![]() |
Deze procedure gaat uit van kalibratie met de Priva-kalibratiehouder waarin beide pH-sensoren tegelijk geplaatst kunnen worden. Verder wordt uitgegaan van de standaardvloeistoffen voor kalibratie (pH's 4.0 en 7.0 bij 25 °C) die in kunststof flesjes of glazen ampullen nageleverd kunnen worden. |
![]() |
Kalibratiehouder voor pH-sensoren |
Deze procedure kan anders zijn afhankelijk van de locatie van de pH-sensor:
voor regelende pH-sensoren
voor verifiërende pH-sensoren
voor pH-drainagesensoren.
Zorg ervoor dat de compartimenten van de kalibratiehouder schoon en droog zijn en dat de kalibratievloeistoffen op kamertemperatuur zijn gekomen.
Giet de kalibratievloeistoffen in de compartimenten (1 compartiment met twee openingen voor pH=7,0 en 1 compartiment met twee openingen voor pH=4,0).
Stel de eenheid in op onderhoudsmodus:
Ga naar Waterruimte > Watersysteem > Instellingen > Stop watersysteem voor onderhoud en selecteer ONMIDDELLIJK.
Schakel de pompschakelaar(s) uit.
NutriJet: Sluit de handkranen in de vertakkingsleiding met de doseerkanalen om de leiding tussen de handkranen af te zonderen.
NutriJet: Sluit de drainagekleppen in de buurt van de pH- en EC-sensoren om de druk in de leiding tussen de handkranen af te laten.
Afhankelijk van de locatie van de pH-sensoren:
Voor de regelende pH-sensor: ga naar Waterruimte > Watersysteem > Configuratie, kolom Gemeten.
Voor de verifiërende pH-sensor: ga naar Waterruimte > Watersysteem > Configuratie, kolom Controleer.
Voor de pH-drainagesensor: ga naar Zone > Irrigatiedrainage > Configuratie.

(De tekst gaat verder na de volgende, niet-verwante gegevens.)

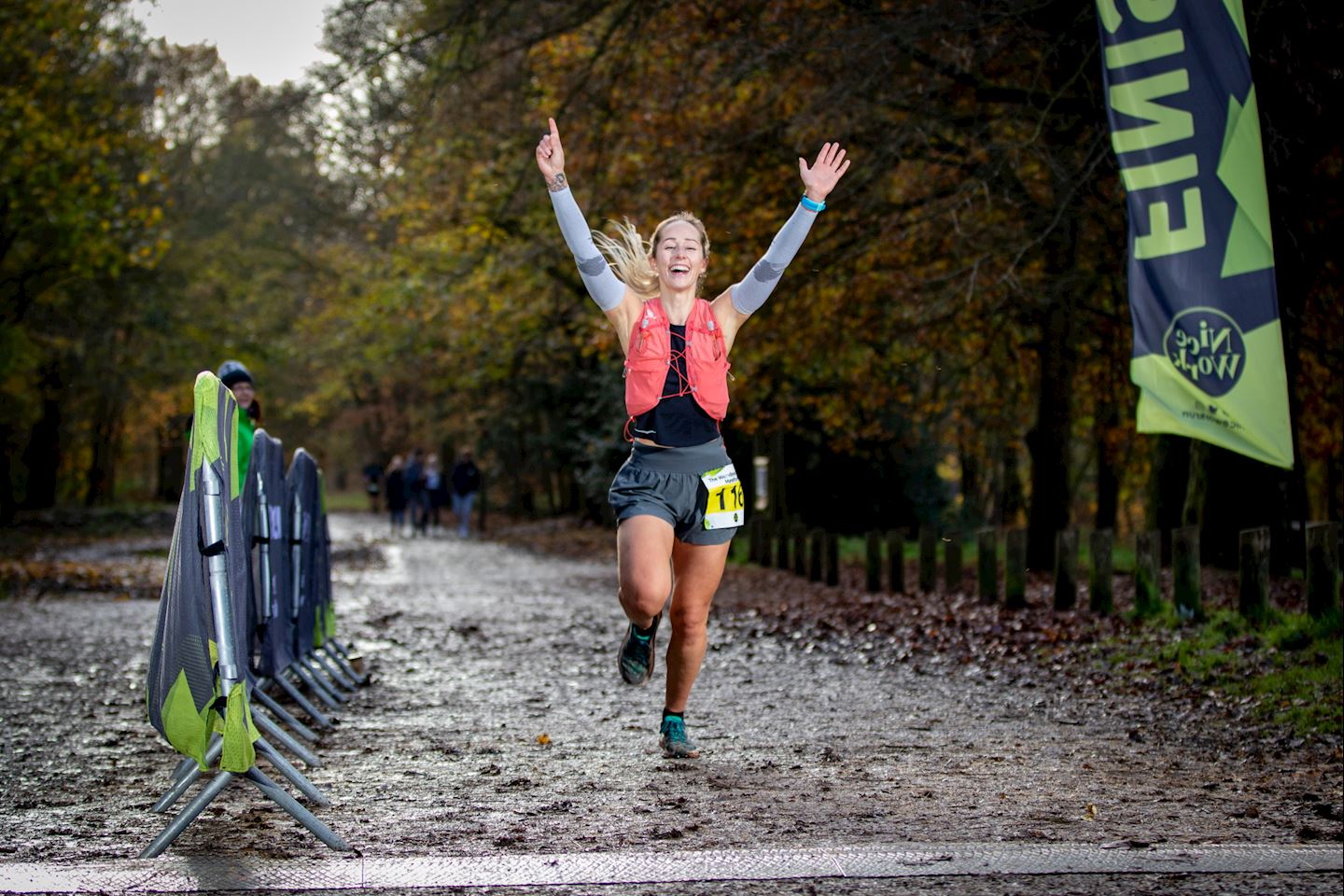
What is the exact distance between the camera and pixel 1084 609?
1284cm

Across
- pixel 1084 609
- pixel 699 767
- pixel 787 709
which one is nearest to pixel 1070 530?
pixel 1084 609

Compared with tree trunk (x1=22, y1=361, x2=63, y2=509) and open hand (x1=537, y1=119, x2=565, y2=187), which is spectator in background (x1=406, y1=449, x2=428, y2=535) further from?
open hand (x1=537, y1=119, x2=565, y2=187)

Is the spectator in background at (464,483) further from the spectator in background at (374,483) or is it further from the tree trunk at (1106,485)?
the spectator in background at (374,483)

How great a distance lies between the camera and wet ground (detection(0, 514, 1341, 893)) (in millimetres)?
5086

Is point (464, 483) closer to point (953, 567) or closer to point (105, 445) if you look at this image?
point (105, 445)

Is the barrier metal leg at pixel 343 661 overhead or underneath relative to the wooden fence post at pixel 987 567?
underneath

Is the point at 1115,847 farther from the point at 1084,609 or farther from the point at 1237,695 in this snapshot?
the point at 1084,609

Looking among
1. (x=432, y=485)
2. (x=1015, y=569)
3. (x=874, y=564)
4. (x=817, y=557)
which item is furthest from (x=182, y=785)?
(x=432, y=485)

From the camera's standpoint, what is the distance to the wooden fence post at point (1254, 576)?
9859 mm

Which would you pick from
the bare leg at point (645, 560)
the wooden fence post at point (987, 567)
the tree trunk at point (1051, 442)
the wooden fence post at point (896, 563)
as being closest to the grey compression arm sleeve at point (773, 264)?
the bare leg at point (645, 560)

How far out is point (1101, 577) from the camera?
12.1 meters

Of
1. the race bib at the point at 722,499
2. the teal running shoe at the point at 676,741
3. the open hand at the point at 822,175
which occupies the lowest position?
the teal running shoe at the point at 676,741

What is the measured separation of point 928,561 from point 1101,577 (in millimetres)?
4059

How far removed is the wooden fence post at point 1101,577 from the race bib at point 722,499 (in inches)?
243
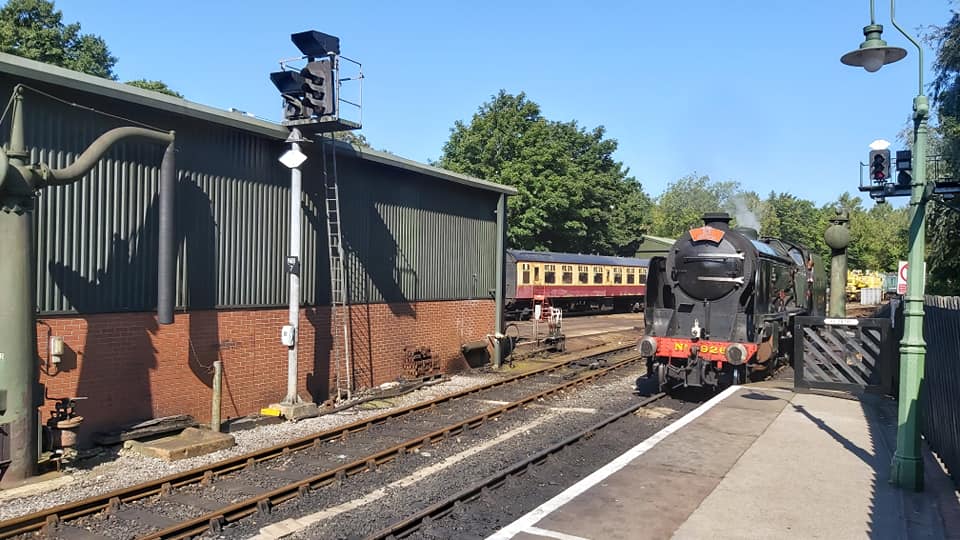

Stel 7,0 pH in als de Hoge referentie voor de pH-waarde van deze oplossing.
Schroef de pH-sensoren los van de pH-sensorhouder, spoel de glazen membranen met gedestilleerd water en leg ze in de compartimenten met pH = 7,0.
Wacht een aantal minuten totdat de Gemeten ruwe waarde stabiel is.
Kopieer de waarde bij Gemeten ruwe waarde naar Hoge ruwe waarde.
![]() |
Als de kalibratieprocedure onjuist wordt uitgevoerd, is de afgelezen pH-waarde niet stabiel. Voer de kalibratie nogmaals uit (met nieuwe kalibratievloeistof en/of een nieuwe pH-sensor). |
Verwijder de pH-sensoren uit de compartimenten en spoel de glazen membranen met gedestilleerd water.
Stel 4,0 pH in als de Lage referentie voor de pH-waarde van deze oplossing.
Leg de pH-sensoren in het compartiment met pH = 4,0.
Wacht een aantal minuten totdat de Gemeten ruwe waarde stabiel is.
Kopieer de waarde bij Gemeten ruwe waardenaar Lage ruwe waarde.
Spoel de glazen membranen van de pH-sensoren met gedestilleerd water en schroef de pH-sensoren terug in de pH-sensorhouder.
Stel de eenheid in op bedrijfsmodus:
Ga naar Waterruimte > Watersysteem > Instellingen > Stop watersysteem voor onderhoud en selecteer GEEN STOP.
Zet de pompschakelaar(s) in op automatisch.
NutriJet: Open de handkranen in de vertakking met de doseerkanalen.
NutriJet: Open de drainagekleppen in de buurt van de pH- en EC-sensoren.
Controleer de schroefkoppeling op de pH-sensorhouder op lekkage.
Voer de gebruikte kalibratievloeistoffen uit de compartimenten af in overeenstemming met de lokale regelgeving. Spoel de compartimenten met gedestilleerd water en bewaar de kalibratiehouder op een schone plaats.